KELLY KING WALDEN blogs at kellylogos.net, which is also her Twitter handle (without the net:) She has raised children (4, one from Ethiopia) and mentors teens and college students. She created an ACT Prep business, which she runs, and writes on the side for various online magazines and a local magazine. She has only published one poem, at Plough Quarterly. She has a Master’s in English and has taught school and college in the past.
Padded Van
We were so packed into the van.
Every trip, just so many accouterments
needed, no matter where we were going.
My mother would bring a pillow and a full
size blanket because she was always cold
and wanted to be covered from head to toe.
Then there was a sweater or a big padded coat.
And her big computer with its fat padded case and
a big quilted bag to carry all the books and magazines
she thought she might read. And then there was the mini
back pillow for lumbar support. And she’d fill a little soft-sided
cooler with water and apples and nuts. And she insisted on an
extra blanket for anyone else who might get cold because it always
happened. We would complain about how crowded we all were, how
claustrophobic we felt with all this suffocating softness surrounding our
every move on every side. And on this trip, we were camping so my dad
had his pillow beside his seat, too, and I was sleeping on my pillow and my
sister had a big jacket hung up over her window because of the burning sun
darkening her already dark skin. And there wasn’t enough room in the back for
all the camping gear and food and bedding and suitcases so we had a couple of
rolled up sleeping bags on the floor between us in the back. And bulging out from
between the two middle seats were foam bed toppers and an extra, super-fat down comforter in case it got really cold one night AND two coats were stuck by our heads.
So when we had the wreck,
And went flying through the air and rolling over and over down the bank with the
blankets and coats and pillows and bags and comforters tumbling around us
like bedding in the heavy-duty dryer at the laundromat, it was a wild ride
and we were a little banged up, but we merely walked away
looking like pants and shirts that needed a little ironing.
When You Walked In
I was getting ready to leave
when you walked in the door.
I need to be somewhere soon,
but your unexpected arrival
halted my plans.
I rethink my agenda.
I can’t leave when I have the
unexpected gift of your presence
suddenly. I manufacture reasons
for hanging out in the same room
with you. Let’s see, what’s on my
list to do today? Oh, yes, clean
the kitchen windows, haha. I can
do a couple of them right now,
and just casually throw out some
conversation starters while I’m
hanging out. You are so focused
on what you are focused on.

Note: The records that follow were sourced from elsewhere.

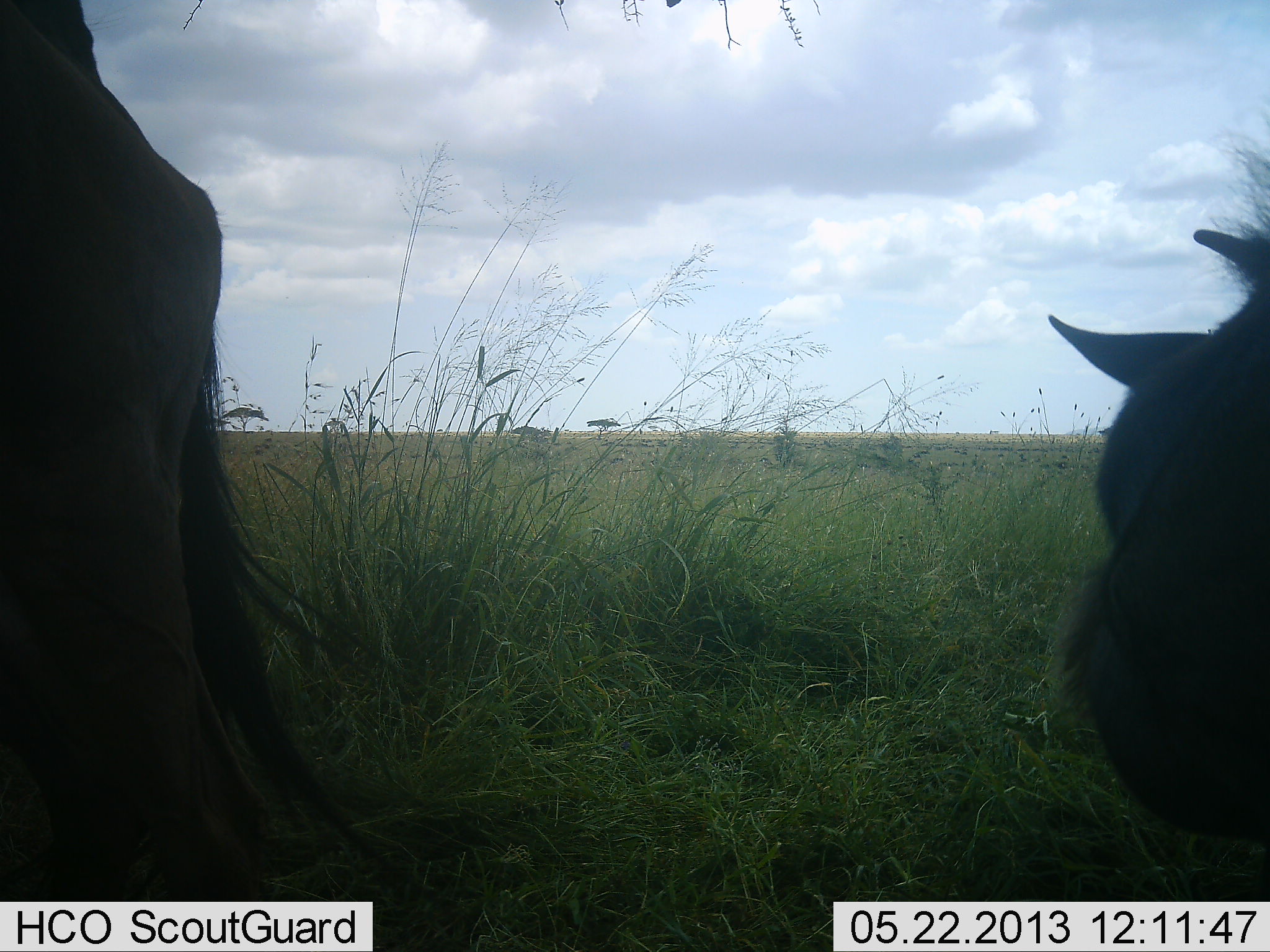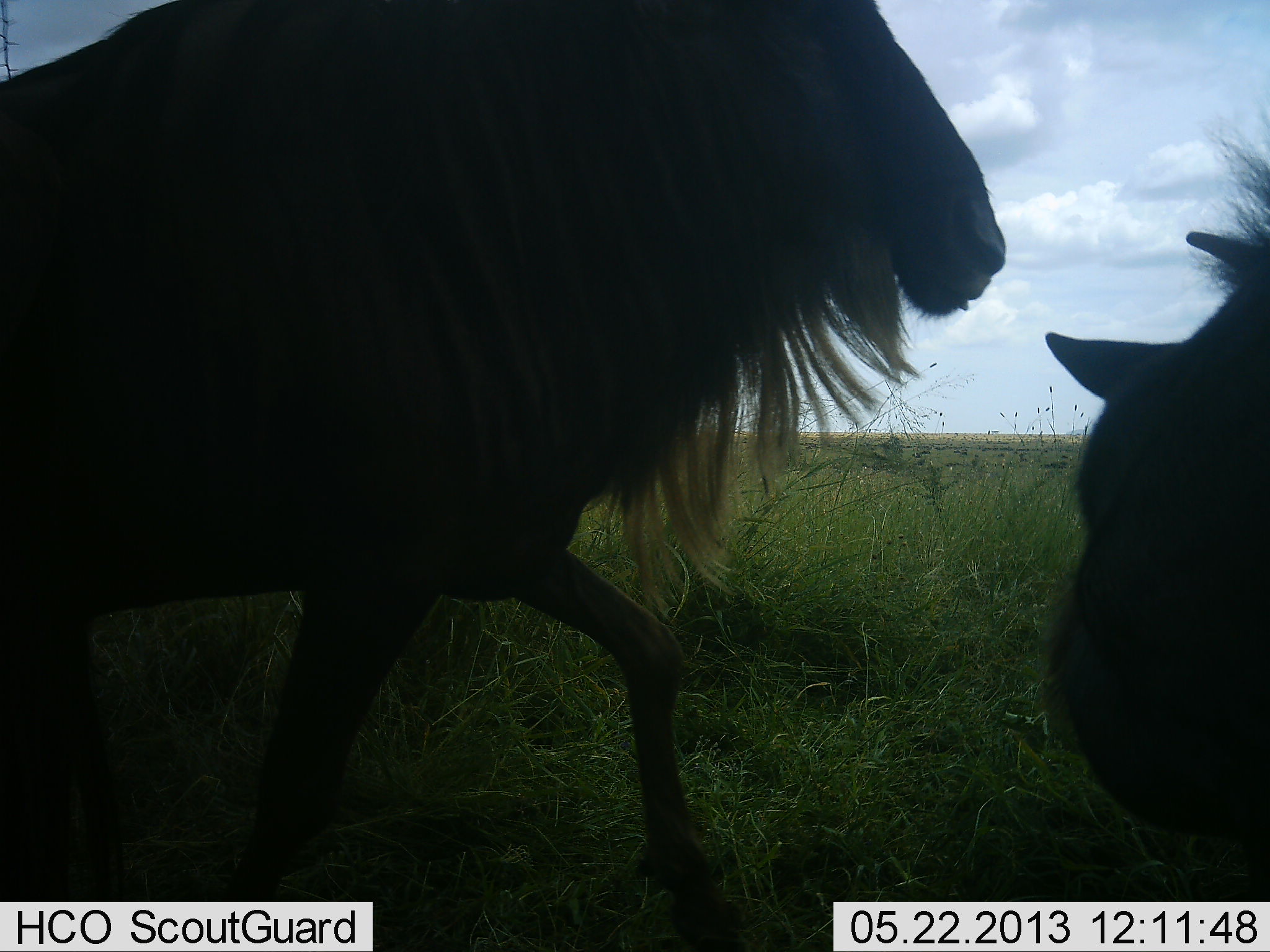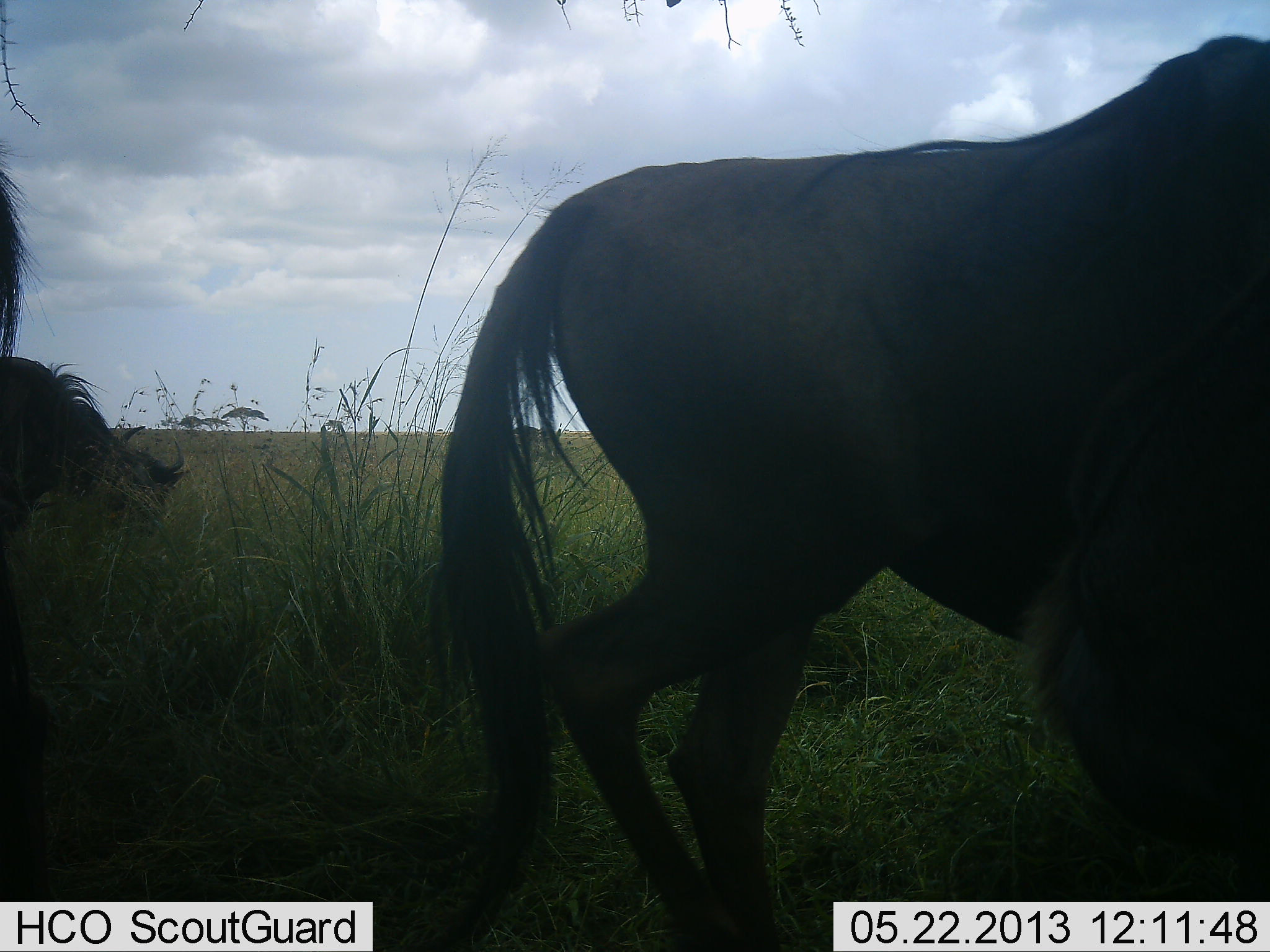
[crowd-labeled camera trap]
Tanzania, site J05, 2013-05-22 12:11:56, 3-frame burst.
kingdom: Animalia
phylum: Chordata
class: Mammalia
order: Artiodactyla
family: Bovidae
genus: Connochaetes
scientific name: Connochaetes taurinus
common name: blue wildebeest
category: wildebeest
Wildebeest (blue wildebeest) (Connochaetes taurinus), count 3. Behavior (volunteer vote fractions): standing 70%, resting 10%, moving 100%, interacting 0%. Young present (vote fraction): 0%. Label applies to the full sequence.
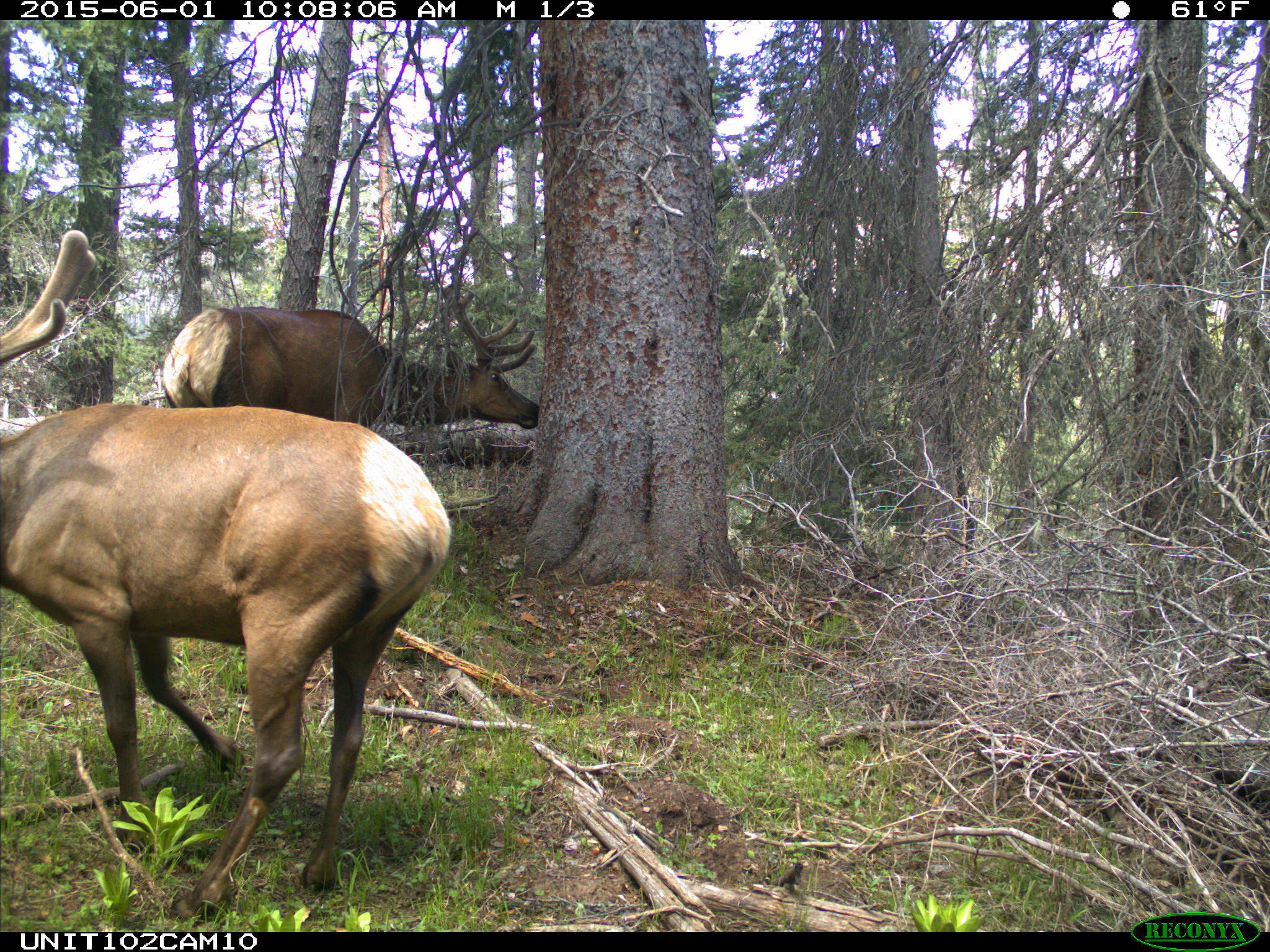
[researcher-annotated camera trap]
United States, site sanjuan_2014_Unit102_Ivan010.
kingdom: Animalia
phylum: Chordata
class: Mammalia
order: Artiodactyla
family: Cervidae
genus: Cervus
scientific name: Cervus elaphus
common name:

I try
to be focused on something else too.
But converse a little, too, at the
same time, you know, just casually.
About something maybe interesting.
Or just something.
Like tell you what I did this morning.
But that was nothing. Nothing
that you would find interesting.
But there was that one thing
I can mention. I can show you that one
thing.
But you’re so busy, so focused.
I don’t want to annoy you.
Can I at least
have a bridge sometimes? It can be
retractable. Or throw me a rope, maybe.
I just want to be one of the
islands in your archipelago.
I just want to be able
to cross over
sometimes
and see your eyes.
If Emily Had Children
The bustle in the house
the day the kids come home
Is the brightest tidying up,
the lightest of urgent work
in a stolid empty nest.
Irrational love precipitates
irrational effort
as tedious tasks stir energy.
I’m expecting life again –
the heart opens up
and the light comes in
illuminating soon filled rooms.
The stillness in the house
the day the kids leave
is a snaky place.
Trails of their presence creep
like vines through the house.
Mired in memories at every turn,
my heavy feet move from room to room.
The quicksand of sadness sucks me down.
The overgrowth of activity has left a fertility of memory
. . . A futility of memory.
If I strip their bed I strip their scent.
A grayness pervades the air and my soul
as I sweep up my Heart and put my Love away.